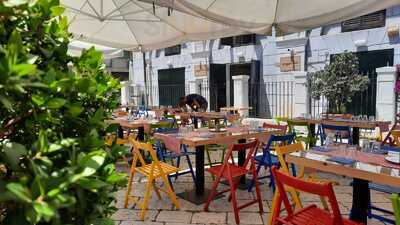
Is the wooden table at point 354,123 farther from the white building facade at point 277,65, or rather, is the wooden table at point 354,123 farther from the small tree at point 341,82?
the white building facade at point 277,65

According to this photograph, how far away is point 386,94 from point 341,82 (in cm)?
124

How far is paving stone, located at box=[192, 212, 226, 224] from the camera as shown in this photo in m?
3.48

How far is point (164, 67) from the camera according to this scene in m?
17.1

--

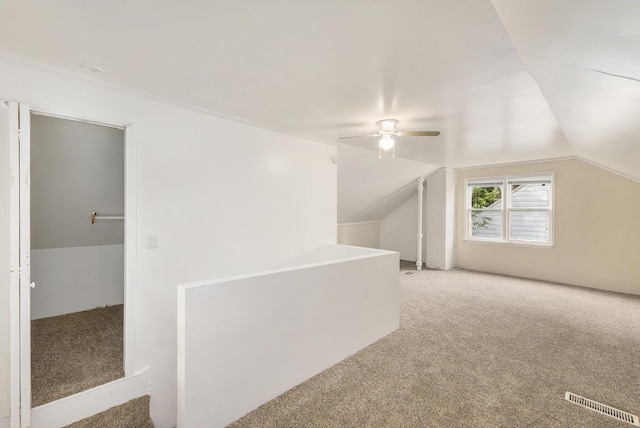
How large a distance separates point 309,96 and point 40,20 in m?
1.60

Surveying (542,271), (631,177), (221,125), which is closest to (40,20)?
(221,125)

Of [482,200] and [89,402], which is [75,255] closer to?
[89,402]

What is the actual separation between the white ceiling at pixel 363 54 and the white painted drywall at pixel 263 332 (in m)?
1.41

--

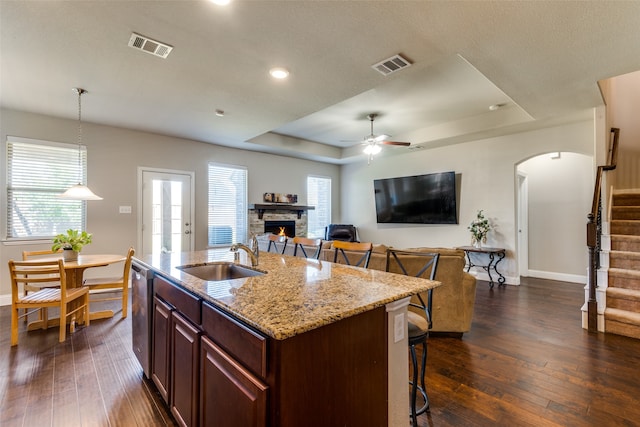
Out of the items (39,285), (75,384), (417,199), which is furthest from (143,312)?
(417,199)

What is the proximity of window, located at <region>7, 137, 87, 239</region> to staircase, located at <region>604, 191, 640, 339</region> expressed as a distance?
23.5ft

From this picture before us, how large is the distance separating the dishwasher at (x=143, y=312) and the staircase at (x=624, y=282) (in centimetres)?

TASK DIRECTIONS
Please pick out every line of the entries above that contains the word "facade", treating uppercase and lowercase letters as different.

TASK SOLUTION
Is the wooden table at point 354,123 farther from the white building facade at point 277,65, or rather, is the wooden table at point 354,123 farther from the small tree at point 341,82?
the white building facade at point 277,65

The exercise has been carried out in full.